Alors moi, bien que convaincu de la mauvaise qualité de mes prétentions et certain de mon mauvais droit, je changeai la question de face et de forme, et je répondis : « Ô derviche, tu m’as convaincu de mes torts. Mais permets-moi de te rappeler que tu es un excellent derviche qui ignore l’art de conduire les chameaux, et ne sait que servir le Très-Haut. Tu oublies donc à quel embarras tu t’exposes en voulant conduire tant de chameaux accoutumés à la voix de leur maître. Si tu m’en crois, tu en prendras le moins possible, quitte à revenir plus tard au trésor les recharger de pierreries, puisque tu peux ouvrir et fermer à ta guise l’entrée de la grotte.
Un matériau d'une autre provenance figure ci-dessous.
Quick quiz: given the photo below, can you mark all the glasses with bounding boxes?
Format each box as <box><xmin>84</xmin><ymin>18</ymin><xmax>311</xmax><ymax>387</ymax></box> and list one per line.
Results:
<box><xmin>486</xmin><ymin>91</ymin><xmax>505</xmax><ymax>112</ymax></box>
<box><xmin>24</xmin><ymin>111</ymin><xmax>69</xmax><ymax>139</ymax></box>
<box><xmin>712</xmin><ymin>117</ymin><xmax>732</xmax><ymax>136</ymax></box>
Écoute donc mon conseil, et n’expose pas ton âme à des ennuis et à des préoccupations auxquels elle n’est pas habituée. » Et le derviche, comme s’il ne se voyait pas en état de pouvoir me rien refuser, répondit : « J’avoue, ô Baba-Abdallah que je n’avais point d’abord réfléchi à ce que tu viens de me rappeler ; et me voici déjà extrêmement inquiet sur les suites de ce voyage, seul avec tous ces chameaux. Choisis donc, sur les quarante chameaux qui me reviennent, les vingt qu’il te plaira de choisir, et laisse-moi les vingt qui restent. Puis va sous la sauvegarde d’Allah ! »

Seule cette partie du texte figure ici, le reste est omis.